Passage shown:
— START —

Croatian Legion: This was a regiment that fought on the southern part of the eastern front with considerable valor and was totally annihilated in Stalingrad. It was later replaced by three full-scale divisions.

Spanish Legion: This was the independent 250th Infantry Division of the "Spanish Blue" Division that fought with incredible heroism on the Lake Ilmen Front. After it was withdrawn from the eastern front in August 1943 by Franco, survivors carried on in a Spanish SS Legion that fought until the end of the war.


As Hitler's armies advanced on Stalingrad they overran the Cossack regions of the Don, Terek and Kuban. Hundreds of thousands of Russians willingly enrolled in the German army to form a Cossack Army under the Russian General Krasnoff. Hitler promised that they would be settled in 'lands and everything necessary for their livelihood in Western Europe'. Their new homeland was to be in north-east Italy in the valley of Carnia on the plain of Undine where they would live their national life free from the confines of Bolshevism.


Italian families in the area were ejected from their homes which were then used to house the Cossack soldiers and their families who had arrived in fifty trains during July and August 1944. To the Cossacks this was paradise far removed from their dreary life in the Ukraine. Hitler had named this new independent state 'Kosakenland'. Many atrocities were committed by these Russians against the Italian civilians, particularly the women, causing one Archbishop to write to Mussolini'It is terrible to think that Friuli will be governed by these illiterate savages'. Discipline was soon restored when General Krasnoff himself arrived. Cossack officers were under no delusions, they knew they were there to shed blood for the Nazi cause. With the Allied armies approaching from the south and Tito's IX Yugoslav Corps approaching from the east, the 'Free Republic of Carnia' soon disintegrated and the Cossacks and their followers forced to trundle north towards Austria and internment by the British.

When the SS announced on March 3, 1943 that an SS Division was to be formed in Latvia to fight the Russians, around 32,000 Latvians volunteered. They formed the 'Waffen Grenadier Division der SS (No. 1)' During the winter offensive they fought bravely against the Soviets. Pulled out of the battle zone to avoid encirclement, they were sent back into Prussia. Gradually pushed westward by the advancing Red Army they eventually surrendered to the British.

Not so lucky was the 2nd 'Waffen Grenadier Division der SS' formed soon after the first. It failed to escape to the west and was overtaken by the Red Army. As Latvia was annexed by the USSR, they were classed as Soviet citizens and therefore guilty of treason and being guilty of treason, they were all executed.


The European Movement takes Shape

In 1943, the European Volunteer Movement which had been individually developing in the Legions and the Waffen-SS was finally amalgamated and consecrated within the ranks of the Waffen-SS. The spiritual citadel of the "Movement" now became the SS Officers' School at Bad Töllz in Bavaria, which in 1943 established its first "class' (or "inspection") exclusively for West European Volunteers. Previously the volunteers had received no specialized treatment but were treated like Germans. Now all of that changed and a sense of European unity with respect for all nationalities and cultures was openly fostered. Within the next two years, SS-JS Töllz would produce more than 1000 highly motivated European officers from 12 different countries exclusive of Germany.

— END —

The tasks:
[1] In the volunteer-units passage, about how many Latvians volunteered once the SS announced a division would be formed in Latvia?
[2] Please reproduce everything in the volunteer-units passage from "As Hitler's armies" down to "confines of Bolshevism.".
The lines after this passage come from a different source.

Dataset rows:
— START —

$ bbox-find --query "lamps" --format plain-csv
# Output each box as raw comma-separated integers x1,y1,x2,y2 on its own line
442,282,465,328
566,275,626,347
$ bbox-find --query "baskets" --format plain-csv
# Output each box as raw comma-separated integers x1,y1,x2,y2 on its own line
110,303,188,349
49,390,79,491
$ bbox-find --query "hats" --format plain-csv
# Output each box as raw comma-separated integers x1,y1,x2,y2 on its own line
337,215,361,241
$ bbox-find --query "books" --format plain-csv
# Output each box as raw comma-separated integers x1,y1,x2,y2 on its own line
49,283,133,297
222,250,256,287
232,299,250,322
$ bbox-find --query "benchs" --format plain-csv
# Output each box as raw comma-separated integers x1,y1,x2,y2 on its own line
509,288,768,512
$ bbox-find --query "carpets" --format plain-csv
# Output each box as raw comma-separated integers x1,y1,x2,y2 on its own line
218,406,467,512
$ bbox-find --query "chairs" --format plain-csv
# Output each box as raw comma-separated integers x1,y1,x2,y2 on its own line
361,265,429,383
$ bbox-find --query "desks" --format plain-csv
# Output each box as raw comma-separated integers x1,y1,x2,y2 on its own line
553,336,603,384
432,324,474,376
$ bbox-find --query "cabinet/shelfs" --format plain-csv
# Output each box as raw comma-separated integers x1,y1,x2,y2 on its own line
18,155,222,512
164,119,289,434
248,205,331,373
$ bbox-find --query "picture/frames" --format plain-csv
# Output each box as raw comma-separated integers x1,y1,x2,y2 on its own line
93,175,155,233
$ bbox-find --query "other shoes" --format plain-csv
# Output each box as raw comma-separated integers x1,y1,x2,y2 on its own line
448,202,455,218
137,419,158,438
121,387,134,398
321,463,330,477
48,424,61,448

— END —
— START —

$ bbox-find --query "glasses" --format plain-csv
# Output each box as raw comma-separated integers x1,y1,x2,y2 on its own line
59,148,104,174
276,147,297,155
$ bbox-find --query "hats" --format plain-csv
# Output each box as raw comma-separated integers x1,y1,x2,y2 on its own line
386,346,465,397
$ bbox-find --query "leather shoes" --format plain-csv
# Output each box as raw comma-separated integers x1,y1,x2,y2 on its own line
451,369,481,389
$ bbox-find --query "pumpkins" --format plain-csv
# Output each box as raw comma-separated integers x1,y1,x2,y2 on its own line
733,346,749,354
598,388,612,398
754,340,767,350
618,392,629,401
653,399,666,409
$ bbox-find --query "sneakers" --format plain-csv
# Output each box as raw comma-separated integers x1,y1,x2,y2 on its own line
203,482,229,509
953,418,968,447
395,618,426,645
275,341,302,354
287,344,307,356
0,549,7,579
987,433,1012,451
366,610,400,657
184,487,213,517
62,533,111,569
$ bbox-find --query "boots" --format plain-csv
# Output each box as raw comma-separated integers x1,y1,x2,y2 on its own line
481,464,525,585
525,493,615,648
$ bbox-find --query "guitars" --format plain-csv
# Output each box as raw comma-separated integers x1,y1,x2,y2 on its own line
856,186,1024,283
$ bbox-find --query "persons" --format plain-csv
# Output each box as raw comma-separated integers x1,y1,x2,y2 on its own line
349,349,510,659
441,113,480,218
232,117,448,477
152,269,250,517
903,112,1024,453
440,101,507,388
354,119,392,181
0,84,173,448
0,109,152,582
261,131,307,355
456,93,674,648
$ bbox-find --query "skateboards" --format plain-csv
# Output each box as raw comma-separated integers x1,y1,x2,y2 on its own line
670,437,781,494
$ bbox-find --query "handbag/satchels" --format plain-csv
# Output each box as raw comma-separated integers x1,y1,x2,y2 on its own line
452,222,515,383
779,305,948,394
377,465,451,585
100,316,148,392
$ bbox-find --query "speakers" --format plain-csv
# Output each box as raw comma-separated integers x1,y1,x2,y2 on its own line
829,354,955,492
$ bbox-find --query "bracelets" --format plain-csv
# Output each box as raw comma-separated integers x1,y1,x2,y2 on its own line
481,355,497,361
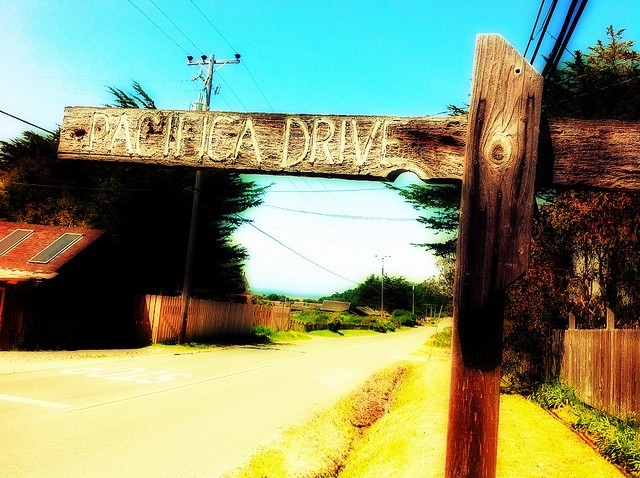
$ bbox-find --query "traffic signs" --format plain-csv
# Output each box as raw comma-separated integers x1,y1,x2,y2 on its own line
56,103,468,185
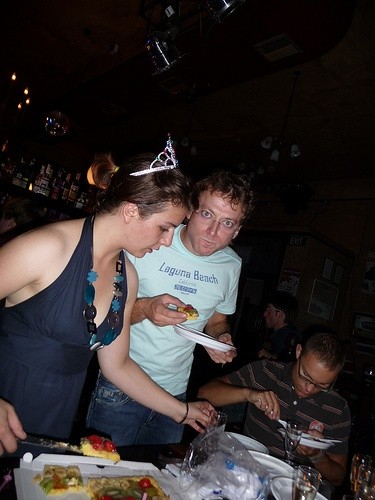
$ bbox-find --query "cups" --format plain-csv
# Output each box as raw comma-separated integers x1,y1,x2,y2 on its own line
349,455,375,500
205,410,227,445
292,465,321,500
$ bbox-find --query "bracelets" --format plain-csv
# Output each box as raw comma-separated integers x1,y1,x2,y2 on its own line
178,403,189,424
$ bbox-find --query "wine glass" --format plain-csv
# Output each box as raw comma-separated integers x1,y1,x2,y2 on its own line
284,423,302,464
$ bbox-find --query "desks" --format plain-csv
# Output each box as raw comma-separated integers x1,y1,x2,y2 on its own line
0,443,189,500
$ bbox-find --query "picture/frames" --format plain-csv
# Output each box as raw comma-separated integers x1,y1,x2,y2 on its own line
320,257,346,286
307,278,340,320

— END —

Answers given:
[1] Around 32,000.

[2]
As Hitler's armies advanced on Stalingrad they overran the Cossack regions of the Don, Terek and Kuban. Hundreds of thousands of Russians willingly enrolled in the German army to form a Cossack Army under the Russian General Krasnoff. Hitler promised that they would be settled in 'lands and everything necessary for their livelihood in Western Europe'. Their new homeland was to be in north-east Italy in the valley of Carnia on the plain of Undine where they would live their national life free from the confines of Bolshevism.